I am trying to prove something that I believe is related to the logsumexp soft maximum trick but I am getting stuck on formalising the bit where one can claim that one of the exponents dominates every other term in the summand.
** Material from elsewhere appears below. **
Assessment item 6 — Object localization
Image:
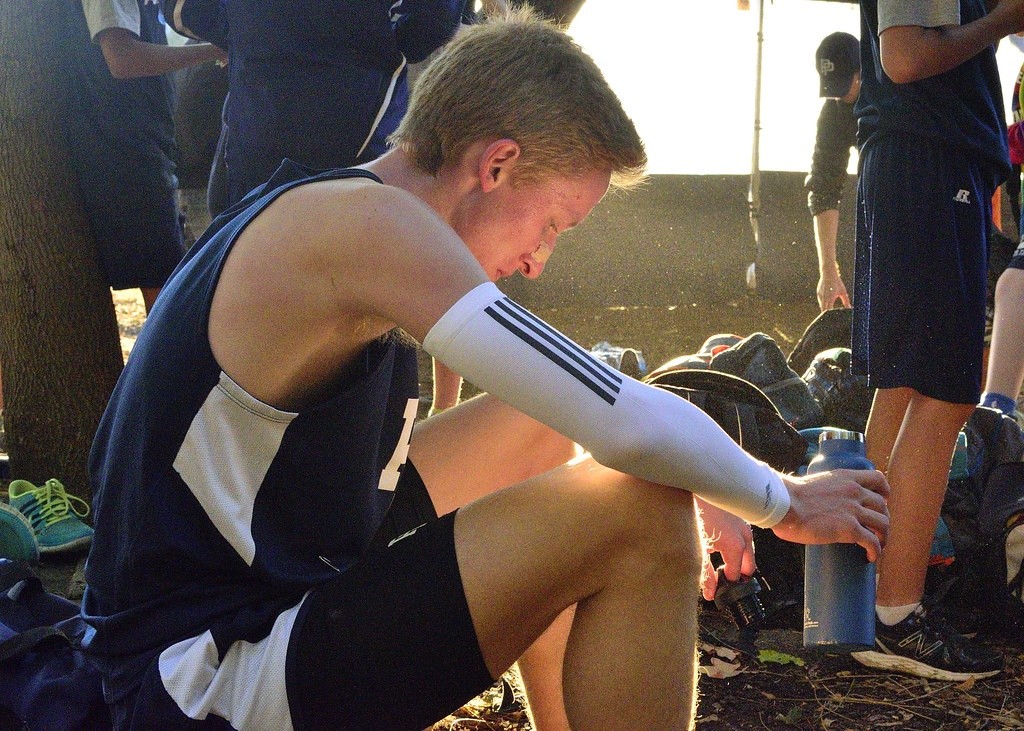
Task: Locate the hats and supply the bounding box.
[816,31,860,99]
The question is as follows:

Suppose we have constants $\delta_i$ and $\alpha_{im}$, for $1 \leq i \leq n$, $1 \leq m \leq M$, with constraints

  1. $0 = \delta_1 < \delta_2 \leq \delta_3 \leq \dots \leq \delta_n$.
  2. $0 < \alpha_{im}$ for all $i, m$, and,
  3. $\alpha_{i1} + \alpha_{i2} + \dots + \alpha_{iM} = 1$ for all $i$.

Show that there exists a constant $C$ such that:

$$C = \lim_{k \rightarrow \infty} \frac{1}{k}\log\sum_m\left(\sum_i\beta_{im}e^{C - \delta_i}\right)^k,$$ where $\beta_{im} = (\alpha_{im})^{\frac{1}{k}}$.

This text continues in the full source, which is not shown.